Flow Chart for service delivery options during COVID-19

The field of teleaudiology is evolving rapidly, therefore the guidance documents will, by necessity, change of time. We have viewed the 1st version (May 5th 2020). The guidance consists of 6 documents:

  1. Background and Evidence starts with a small introduction into telehealth followed by the discussion of the literature about 8 forms of teleaudiology. Starting with the audiometric evaluation for adults, then hearing aid programming and fine tuning, next cochlear implant programming, subsequently pediatric care and after that tinnitus management. Moreover, the attitudes towards teleaudiology are discussed, followed by remote risk assessment. Finally, mobile health and other interventions, such as instruction and education, online rehabilitation programs and auditory training, are discussed.
  2. Practical Guidance Remote Care is intended for audiology professionals working in the UK in clinical practice during the COVID-19 pandemic. Also, it contains useful guidance for the use of remote care after COVID-19 period. The first section includes information about accessibility for providers and patients. Followed by a section about how to carry out risk assessments to ensure that the benefits of reducing the risk of transmission of COVID-19 by remote care outweigh the risks associated with face-to-face consultation. Then a small part follows about how to assess the outcome and quality of the interaction, where they state that remote services should lead to equivalent (or better) outcomes compared to conventional face-to-face services. The closing section is written about confidentiality and consent.
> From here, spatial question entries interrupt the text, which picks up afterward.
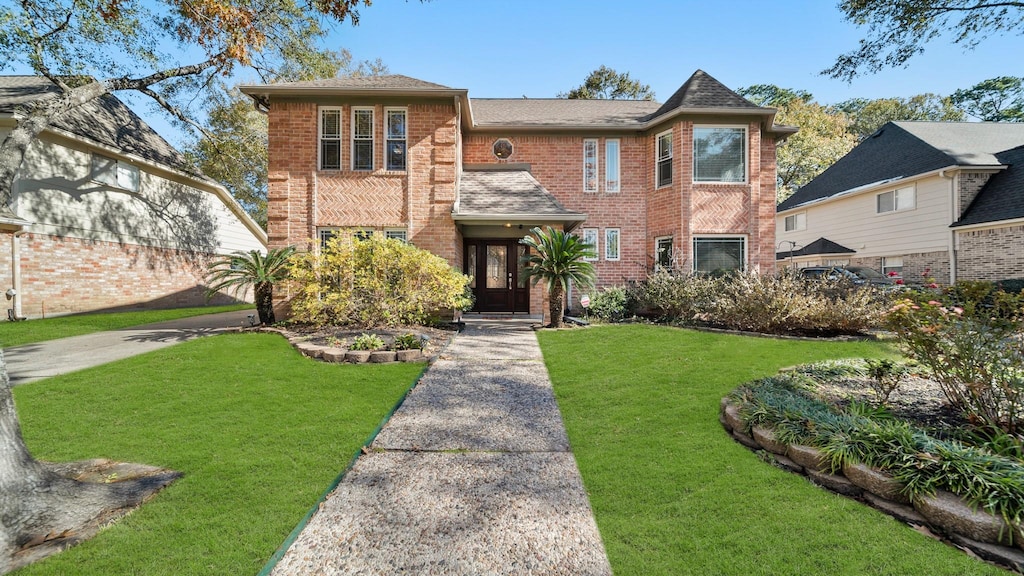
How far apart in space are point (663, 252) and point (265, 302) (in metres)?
11.4

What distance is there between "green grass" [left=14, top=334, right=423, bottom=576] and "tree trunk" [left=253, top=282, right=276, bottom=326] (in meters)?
2.79

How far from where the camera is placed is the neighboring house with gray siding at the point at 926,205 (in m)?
13.3

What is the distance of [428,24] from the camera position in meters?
8.01

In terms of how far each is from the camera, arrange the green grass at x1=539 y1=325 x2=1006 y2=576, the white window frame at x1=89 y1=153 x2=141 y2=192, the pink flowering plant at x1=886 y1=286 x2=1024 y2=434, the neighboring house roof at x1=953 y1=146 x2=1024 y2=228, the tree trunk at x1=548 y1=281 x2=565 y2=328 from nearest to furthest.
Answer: the green grass at x1=539 y1=325 x2=1006 y2=576 < the pink flowering plant at x1=886 y1=286 x2=1024 y2=434 < the tree trunk at x1=548 y1=281 x2=565 y2=328 < the neighboring house roof at x1=953 y1=146 x2=1024 y2=228 < the white window frame at x1=89 y1=153 x2=141 y2=192

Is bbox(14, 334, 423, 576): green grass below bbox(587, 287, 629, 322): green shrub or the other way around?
below

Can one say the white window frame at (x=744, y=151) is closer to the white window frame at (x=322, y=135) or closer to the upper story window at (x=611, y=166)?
the upper story window at (x=611, y=166)

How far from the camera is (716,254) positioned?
12688mm

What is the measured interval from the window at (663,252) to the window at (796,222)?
1244cm

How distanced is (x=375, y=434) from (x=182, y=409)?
91.9 inches

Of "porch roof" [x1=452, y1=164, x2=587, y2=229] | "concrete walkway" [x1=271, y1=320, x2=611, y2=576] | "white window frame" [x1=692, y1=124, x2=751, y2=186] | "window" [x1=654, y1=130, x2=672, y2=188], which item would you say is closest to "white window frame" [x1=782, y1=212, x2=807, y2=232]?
"white window frame" [x1=692, y1=124, x2=751, y2=186]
  3. Checklist: This is a printable checklist about things to consider before a video appointment for patients. It comes with an additional checklist for clinicians about things to consider before and during the video appointment.
  4. Adult Hearing Services: This part gives advice and information about remote hearing assessments, wax management and hearing aid fittings. Also, an overview is given of tools, apps and websites for different types of remotely support.
  5. Pediatric Services: In this section, ideas are given on hearing assessments, hearing aid fittings/update fitting, hearing aid reviews and managing glue ear. Also, some links to the National Deaf Children’s Society website which has lots of invaluable information about hearing loss and hearing aids and some useful videos. Lastly, a table is provided with an overview of pediatric audiology tools and apps.
  6. Vestibular Services: Advice and information about the provision of remote care for vestibular disorders is given. Along with a summary of remote vestibular resources.